## Формулировка задания
Перепишите без изменений фрагмент воспоминаний о Марине Цветаевой между словами «Я не спускаю» и «поэт всегда свободен.» включительно.

## Отрывок
^^^^

Воспоминания о Марине Цветаевой
Шрифт:
Как велико было изумление всех наших учеников и учениц! Надменно прошуршало старинным шелком пышное золотое платье, легкими струями колыхались густые сборы, стянутые на тонкой талии.
Я не спускаю глаз с Марины Цветаевой. Под золотой шапкой волос я вижу овал ее лица, вверху широкий, книзу сужавшийся, вижу тонкий нос с чуть заметной горбинкой и зеленоватые глаза ее, глаза волшебницы. Таня шепчем мне в левое ухо:
— Такое носит, наверно, во всей Москве только она одна.
— Точно такие платья, — шепчет Нина Окунева мне в правое ухо, — я видела в сундуке у моей мачехи, это были платья ее двух бабушек.
— Какая очаровательная смелость — пройти в таком платье в общество! — шепчу я Нине.
— По-моему, это явное презрение к моде, — отвечает Нина, — это отвращение к нашему обезьянству. Мы все как одна в узких
— Это потому, что она поэтесса, — шепчет Таня.
— Таня права, — говорю я, — мы связаны режиссером, директором, партнером, мы не свободные, а поэт всегда свободен.
— А может быть, она из презренья к нам? — шепчет опять Нина. — К будущим актеркам? а? Как ты думаешь?
Начался опять шум, все стали просить начать вечер стихами Марины Ивановны. Лицо Марины тонко порозовело. Она как-то особенно подняла голову и словно окаменела.
«О-о-о! — сразу взволновалась я тут. — Как я сочувствую тебе, милая! Я знаю! Это не гордость! Это чрезвычайная, мучительная застенчивость, с которой ты сейчас борешься! О! Как я понимаю тебя! Тебе достался такой чудесный дар!» — так хотелось мне сказать ей.

^^^^

## Перечень записей
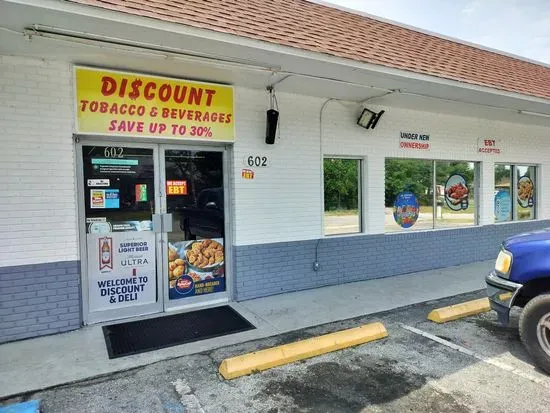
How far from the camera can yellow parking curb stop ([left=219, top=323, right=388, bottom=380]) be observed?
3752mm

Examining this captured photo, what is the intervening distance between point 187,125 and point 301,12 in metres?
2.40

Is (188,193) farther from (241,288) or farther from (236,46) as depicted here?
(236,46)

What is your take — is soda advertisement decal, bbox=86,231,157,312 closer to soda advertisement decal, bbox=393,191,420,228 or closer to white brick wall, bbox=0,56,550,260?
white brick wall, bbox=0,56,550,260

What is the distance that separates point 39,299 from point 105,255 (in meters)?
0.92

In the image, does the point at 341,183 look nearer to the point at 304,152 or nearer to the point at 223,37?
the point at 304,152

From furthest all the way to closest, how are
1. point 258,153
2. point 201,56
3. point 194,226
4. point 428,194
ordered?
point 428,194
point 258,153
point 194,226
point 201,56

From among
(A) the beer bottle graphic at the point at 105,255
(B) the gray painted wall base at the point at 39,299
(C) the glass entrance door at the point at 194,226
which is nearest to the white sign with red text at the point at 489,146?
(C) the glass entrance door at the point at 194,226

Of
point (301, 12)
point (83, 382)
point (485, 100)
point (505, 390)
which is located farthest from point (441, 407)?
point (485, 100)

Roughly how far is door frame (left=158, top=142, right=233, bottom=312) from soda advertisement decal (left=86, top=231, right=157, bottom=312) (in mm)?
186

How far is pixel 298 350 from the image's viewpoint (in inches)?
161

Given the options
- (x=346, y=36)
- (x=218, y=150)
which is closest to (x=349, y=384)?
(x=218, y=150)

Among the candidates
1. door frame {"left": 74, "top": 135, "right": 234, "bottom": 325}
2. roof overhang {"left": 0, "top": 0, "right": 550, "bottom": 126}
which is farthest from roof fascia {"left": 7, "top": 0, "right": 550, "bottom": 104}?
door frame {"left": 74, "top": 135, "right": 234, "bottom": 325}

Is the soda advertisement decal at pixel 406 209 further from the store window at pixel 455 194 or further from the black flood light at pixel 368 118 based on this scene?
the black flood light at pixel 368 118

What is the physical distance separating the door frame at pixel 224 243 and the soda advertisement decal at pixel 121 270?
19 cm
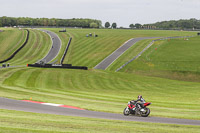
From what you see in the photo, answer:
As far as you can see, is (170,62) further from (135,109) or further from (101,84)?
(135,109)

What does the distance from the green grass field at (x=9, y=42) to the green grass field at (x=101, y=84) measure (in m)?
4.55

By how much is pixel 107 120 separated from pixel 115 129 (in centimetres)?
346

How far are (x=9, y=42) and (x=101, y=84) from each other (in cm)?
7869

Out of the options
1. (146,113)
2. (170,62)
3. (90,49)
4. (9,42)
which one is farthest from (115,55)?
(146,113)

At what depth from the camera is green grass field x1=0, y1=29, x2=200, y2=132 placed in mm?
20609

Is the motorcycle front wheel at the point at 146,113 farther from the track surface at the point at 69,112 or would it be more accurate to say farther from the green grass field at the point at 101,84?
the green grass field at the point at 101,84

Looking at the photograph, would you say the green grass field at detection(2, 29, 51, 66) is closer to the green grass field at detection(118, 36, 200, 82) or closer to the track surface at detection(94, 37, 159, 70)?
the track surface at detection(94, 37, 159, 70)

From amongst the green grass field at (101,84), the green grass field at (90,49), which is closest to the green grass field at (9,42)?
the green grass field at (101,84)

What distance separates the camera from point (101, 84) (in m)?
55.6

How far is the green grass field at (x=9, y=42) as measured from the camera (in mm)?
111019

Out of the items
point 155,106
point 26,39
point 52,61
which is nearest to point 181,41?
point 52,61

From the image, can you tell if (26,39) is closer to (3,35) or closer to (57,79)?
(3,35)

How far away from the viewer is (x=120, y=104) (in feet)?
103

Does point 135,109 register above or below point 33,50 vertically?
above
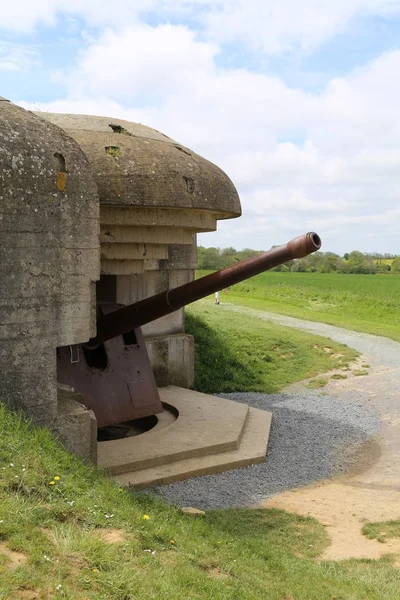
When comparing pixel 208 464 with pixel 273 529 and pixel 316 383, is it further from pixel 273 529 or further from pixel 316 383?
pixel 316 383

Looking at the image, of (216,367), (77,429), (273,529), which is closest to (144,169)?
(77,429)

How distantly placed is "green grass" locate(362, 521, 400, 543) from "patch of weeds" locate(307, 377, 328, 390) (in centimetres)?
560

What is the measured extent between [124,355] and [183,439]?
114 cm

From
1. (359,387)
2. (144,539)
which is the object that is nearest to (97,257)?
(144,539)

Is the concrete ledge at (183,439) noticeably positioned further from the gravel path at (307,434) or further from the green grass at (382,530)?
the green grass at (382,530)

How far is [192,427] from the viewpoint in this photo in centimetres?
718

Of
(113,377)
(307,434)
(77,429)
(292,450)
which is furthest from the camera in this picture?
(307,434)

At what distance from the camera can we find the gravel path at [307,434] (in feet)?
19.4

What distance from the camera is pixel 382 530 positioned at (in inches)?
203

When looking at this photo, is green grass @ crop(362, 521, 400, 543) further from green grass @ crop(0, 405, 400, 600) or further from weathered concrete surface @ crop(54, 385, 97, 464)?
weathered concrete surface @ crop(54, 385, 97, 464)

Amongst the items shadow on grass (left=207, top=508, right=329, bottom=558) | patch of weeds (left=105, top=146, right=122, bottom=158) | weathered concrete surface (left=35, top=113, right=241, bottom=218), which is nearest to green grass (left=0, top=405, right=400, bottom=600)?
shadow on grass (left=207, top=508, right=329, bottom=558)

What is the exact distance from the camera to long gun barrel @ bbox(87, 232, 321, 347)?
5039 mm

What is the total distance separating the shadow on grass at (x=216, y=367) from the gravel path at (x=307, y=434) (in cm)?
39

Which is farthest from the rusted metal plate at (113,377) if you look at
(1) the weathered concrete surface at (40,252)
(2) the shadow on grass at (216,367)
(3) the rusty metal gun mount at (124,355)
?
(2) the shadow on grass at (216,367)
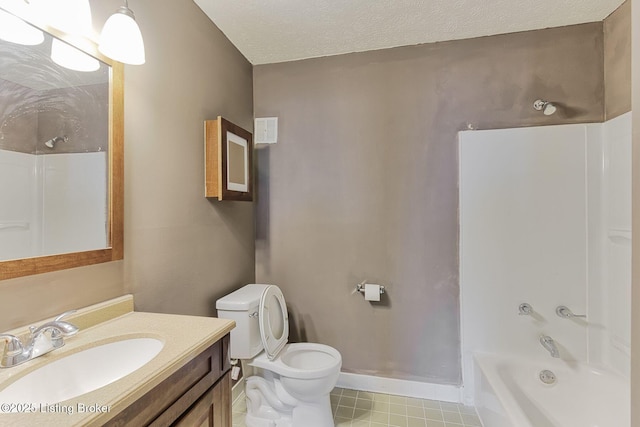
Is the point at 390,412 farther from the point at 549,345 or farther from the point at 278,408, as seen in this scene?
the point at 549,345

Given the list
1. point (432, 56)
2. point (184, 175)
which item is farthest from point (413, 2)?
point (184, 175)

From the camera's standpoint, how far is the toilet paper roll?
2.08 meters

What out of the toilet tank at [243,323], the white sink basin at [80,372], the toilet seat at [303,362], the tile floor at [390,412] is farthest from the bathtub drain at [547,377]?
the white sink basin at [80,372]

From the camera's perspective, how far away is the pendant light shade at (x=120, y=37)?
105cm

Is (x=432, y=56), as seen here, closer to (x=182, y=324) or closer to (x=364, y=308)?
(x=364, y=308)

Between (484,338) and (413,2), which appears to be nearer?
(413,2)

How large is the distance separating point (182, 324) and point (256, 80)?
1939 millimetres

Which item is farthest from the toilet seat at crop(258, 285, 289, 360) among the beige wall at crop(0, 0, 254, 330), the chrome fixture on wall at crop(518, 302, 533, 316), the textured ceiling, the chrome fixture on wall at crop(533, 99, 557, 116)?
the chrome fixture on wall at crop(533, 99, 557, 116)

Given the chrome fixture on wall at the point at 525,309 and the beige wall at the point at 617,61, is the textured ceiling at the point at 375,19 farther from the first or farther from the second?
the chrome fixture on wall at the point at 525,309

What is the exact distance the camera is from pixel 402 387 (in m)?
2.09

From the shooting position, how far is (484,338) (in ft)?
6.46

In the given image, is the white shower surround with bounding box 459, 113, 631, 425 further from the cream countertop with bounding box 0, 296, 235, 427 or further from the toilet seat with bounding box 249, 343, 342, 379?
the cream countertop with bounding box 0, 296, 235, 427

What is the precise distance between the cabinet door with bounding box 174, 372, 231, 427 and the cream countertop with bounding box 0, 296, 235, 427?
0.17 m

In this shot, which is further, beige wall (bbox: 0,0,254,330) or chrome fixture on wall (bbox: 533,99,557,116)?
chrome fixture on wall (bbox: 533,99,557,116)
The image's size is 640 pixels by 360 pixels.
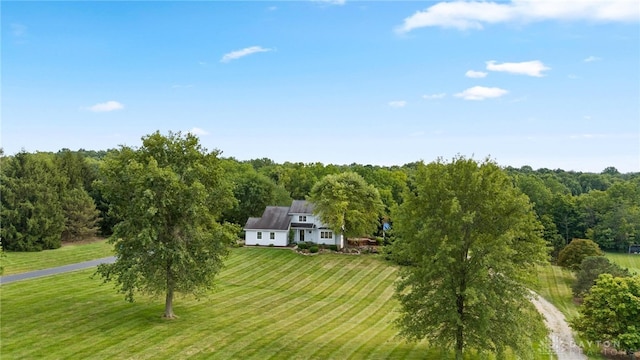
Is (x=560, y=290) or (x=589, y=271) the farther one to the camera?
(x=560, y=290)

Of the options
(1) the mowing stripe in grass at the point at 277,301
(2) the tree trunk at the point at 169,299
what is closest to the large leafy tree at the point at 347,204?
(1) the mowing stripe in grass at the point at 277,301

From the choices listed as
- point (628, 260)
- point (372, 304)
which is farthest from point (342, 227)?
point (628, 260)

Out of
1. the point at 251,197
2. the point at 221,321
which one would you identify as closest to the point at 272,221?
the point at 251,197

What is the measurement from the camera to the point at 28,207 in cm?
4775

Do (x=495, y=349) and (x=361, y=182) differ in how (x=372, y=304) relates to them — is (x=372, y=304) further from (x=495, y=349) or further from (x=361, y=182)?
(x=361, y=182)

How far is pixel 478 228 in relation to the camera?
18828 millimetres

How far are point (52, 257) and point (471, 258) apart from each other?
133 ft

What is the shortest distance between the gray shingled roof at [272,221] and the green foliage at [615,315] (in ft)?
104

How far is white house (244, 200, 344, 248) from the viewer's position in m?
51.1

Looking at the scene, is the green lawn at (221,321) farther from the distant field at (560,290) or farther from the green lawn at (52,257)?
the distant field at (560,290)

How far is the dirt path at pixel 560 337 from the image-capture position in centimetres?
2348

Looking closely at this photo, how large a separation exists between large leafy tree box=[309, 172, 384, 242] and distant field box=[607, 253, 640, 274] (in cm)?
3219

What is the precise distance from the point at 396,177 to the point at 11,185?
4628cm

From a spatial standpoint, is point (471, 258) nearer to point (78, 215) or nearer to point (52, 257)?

^^^^

## Решение задания
Я не спускаю глаз с Марины Цветаевой. Под золотой шапкой волос я вижу овал ее лица, вверху широкий, книзу сужавшийся, вижу тонкий нос с чуть заметной горбинкой и зеленоватые глаза ее, глаза волшебницы. Таня шепчем мне в левое ухо:
— Такое носит, наверно, во всей Москве только она одна.
— Точно такие платья, — шепчет Нина Окунева мне в правое ухо, — я видела в сундуке у моей мачехи, это были платья ее двух бабушек.
— Какая очаровательная смелость — пройти в таком платье в общество! — шепчу я Нине.
— По-моему, это явное презрение к моде, — отвечает Нина, — это отвращение к нашему обезьянству. Мы все как одна в узких
— Это потому, что она поэтесса, — шепчет Таня.
— Таня права, — говорю я, — мы связаны режиссером, директором, партнером, мы не свободные, а поэт всегда свободен.